JEFFERSON CITY — A Cole County judge on Thursday tossed out one of a trio of lawsuits seeking to allow voters to decide the fate of the state’s new restrictions on abortion.
In dismissing the legal challenged by the American Civil Liberties Union of Missouri, Circuit Judge Daniel Green gave the organization a chance to pursue the case to a state appeals court, where the case was likely to end up anyway.
The decision to dismiss the case came two days after Green set a hearing Monday to discuss the challenge, as well as one funded by wealthy Republican campaign donor David Humphreys, who opposes the new law because it lacks protections for women who are raped or victims of incest.
Secretary of State Jay Ashcroft, who signs off on proposed referendums, contends the ballot initiatives cannot go forward because one part of the abortion law is already in effect.
The new law bans doctors from terminating a woman’s pregnancy after the eighth week, except in medical emergencies.

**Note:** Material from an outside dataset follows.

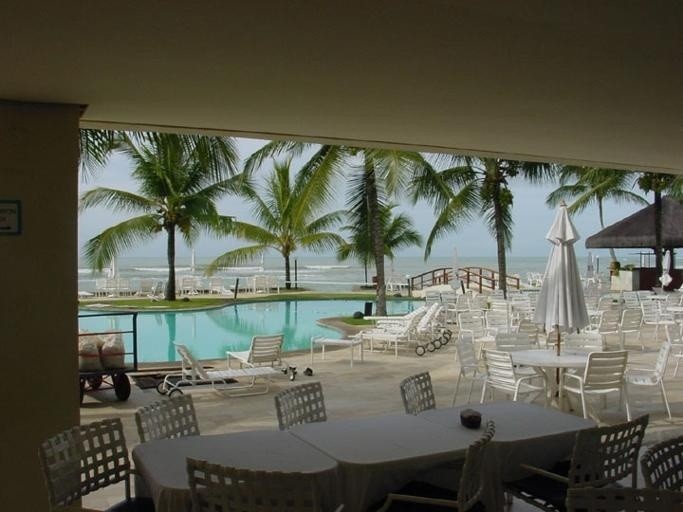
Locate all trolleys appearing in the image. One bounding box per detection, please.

The law would ban abortion completely in Missouri if the Supreme Court overturns the landmark 1973 Roe v. Wade ruling that made abortion legal throughout the United States.
Those elements don’t go into effect until Aug. 28.
But a provision requiring both parents to be notified of a planned abortion of a minor went into effect when Republican Gov. Mike Parson signed the legislation last month.
ACLU attorney Tony Rothert told the Post-Dispatch Thursday that the group wanted Green to dismiss the case in order to keep the lawsuit moving in the court system.
Opponents of the law are working against an Aug. 28 deadline to collect 100,000 signatures to freeze the law until a vote can be held. But, the legality of the initiative must be determined first.
Rothert wants the appeals court to put the case on a fast track.
"We'll be asking for it to be expedited. We hope the appeal can be resolved in a couple of weeks," Rothert said.
Among the arguments the appellate court may hear is whether requiring two parent notification for minors is an actual emergency.
"That could be part of the argument," Rothert said.
Attorney Lowell Pearson, who is representing Humphreys, said the emergency clause prohibition on referendums doesn’t apply because only part of the bill, and not the entire measure, went into effect right away.
Pearson and the ACLU also say that provision is not an actual emergency, citing statements by the bill’s sponsor that the insertion of an emergency clause was designed to block a referendum.
The ACLU said the Legislature "cannot tack an emergency law onto a non-emergency law in order to evade citizens' fundamental right of review on laws that fall unambiguously within the people's constitutional referendum power."